I only ask because some journals love VE estimates as they think we get too excited about significance for any one path.
The TECH4 option of the OUTPUT command will give you the correlations of the factors.
sunnyshi posted on Monday, March 07, 2011 - 8:29 pm
Dear Mplus, I am running a SEM with a latent interaction term. Although I requested standardized output, due to type=random, the message says" STANDARDIZED (STD, STDY, STDYX) options are not available for TYPE=RANDOM. Under this case, how could I get the R square for each dependent variable? Thanks!
I was hoping you could help me with a question regarding percent variance accounted for in EFA. I have 3 factors, varimax rotated. I understand that this is calculated by summing the squared loadings for each factor and dividing this by the number of items, but my questions are:
1) Do I zero out the loadings that are under my cutoff criteria (.4) before summing? 2) Do I divide by the total number of initial items entered in the analysis, or by the number of items that were retained?
I have read through this post, but I'm still not sure if my question has actually been answered. I am trying to calculate the variance explained by ENERGY (a latent variable) predicting pewl6m while controlling for TX, BMI, and Age. I know the R^2 provides the proportion of variance explained by the whole model, but I want to know only what ENERGY is contributing. See syntax below.
ENERGY BY MR47-MR56;
ENERGY ON TX; pewl6m ON ENERGY TX BMI AGE; BMI ON TX; BMI; AGE;
MR50 WITH MR48; MR54 WITH MR53;
Also, for the R^2 I do not get a p-value in the output. How can I tell if the R^2 is significant?
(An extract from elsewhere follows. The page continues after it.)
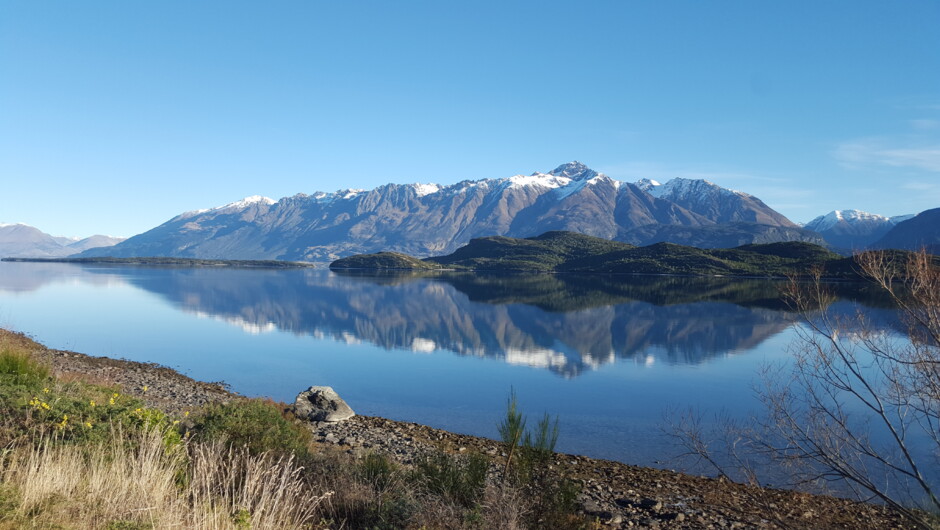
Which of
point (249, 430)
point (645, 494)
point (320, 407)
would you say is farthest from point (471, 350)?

Thank you for your response, but is there a way to calculate proportion of variance for a specific predictor using the standardized coefficient or residual variances? Also, I am using Mplus version 6, but the p-values are not showing up for R-square. Do I need to type Standardized in the Output section?
I ran a path model including only observed variables. For the outcome variable, Mplus calculated an R-square of 0.76. This seemed high to me, so I ran a simple multiple regression analysis using the same 4 predictors in SPSS, and I got an R-square of 0.31. Do you know why there would be such a considerable discrepancy?
It would be impossible to say without seeing both outputs. The most likely reason is that the samples are not the same. If you would like us to look at it, send the two outputs and your license number to firstname.lastname@example.org.
Hello, I would appreciate your guidance on three points. I have been asked to support including a latent variable in a model predicting a binary outcome after controlling for other variables, or the R-square for one of a set of predictors.
One approach I have experimented with is constraining the prediction for the latent variable to zero, looking at the R-square for the rest of the model and then releasing the constraint and checking for a difference in the R-square value. Ignoring the problem I address next, is this a valid approach and would an observed difference would have meaning?
Second, I recognize that for binary variables Mplus calculates "the variance explained of the underlying latent variable not the observed variable". I think my binary variable does not have an underlying latent variable (it is an either/or variable, e.g. pregnant or not, quit or not). For this type of variable, does McKelvey & Zavoina pseudo R-squared make sense?
Do you have a suggestion for how to figure out something like the change in the model's ability to properly classify cases based on including the latent variable or not? Thanks.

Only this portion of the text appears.